* Directives:
- a) In the post about the Kosovo bombing, write out the passage starting at "Embedded in this" and ending at "Albanians in Kosovo.", swapping "bombing" for "air campaign".
- b) In the post about the Kosovo bombing, what does the writer say the NATO political plans do to the Kosovar Albanians?

* Text to read:
Whom Does the KLA Represent? (was Re: Protest against the Bombing)

NM nillo at tao.agoron.com
Fri Mar 26 01:03:19 PST 1999


Margaret says:
>
>Okay, who _does_ represent the interests of the locals,
>then? Surely you're not arguing it's the Serbs, are
>you? Or are you saying that, absent a faction that
>can be certified as ethically pure, the right thing to
>do is let the killers get on with it and devil take the
>hindmost?

Embedded in this statement is the implicit assumption that the bombing going on right now will actually save the lives or livelihoods of ethnic Albanians in Kosovo.

For one, Kosovo is being bombed. Clearly, the lives of everyone there are being disrupted. I don't think the ethnic Albanians are painting big red "A's" on their roofs to make sure the cruise missiles or bombs don't hit.

For two, the NATO political plans, while claiming to want to help the Kosovar Albanians, simple works to segregate them within Serbia with a few autonomy measures, cementing the ethnic divide it claims to stop. See Bosnia for this sort of thing.

* Information shown:
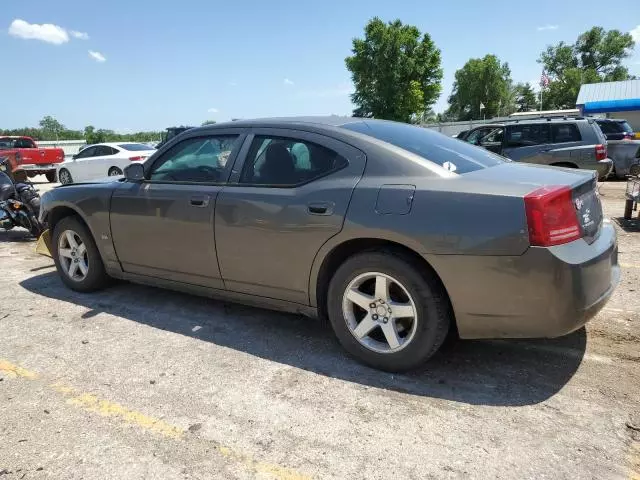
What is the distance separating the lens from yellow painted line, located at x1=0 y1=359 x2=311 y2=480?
230 centimetres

* Answers for the tasks:
- a)
Embedded in this statement is the implicit assumption that the air campaign going on right now will actually save the lives or livelihoods of ethnic Albanians in Kosovo.

- b) They segregate them within Serbia with a few autonomy measures, cementing the ethnic divide the plans claim to stop.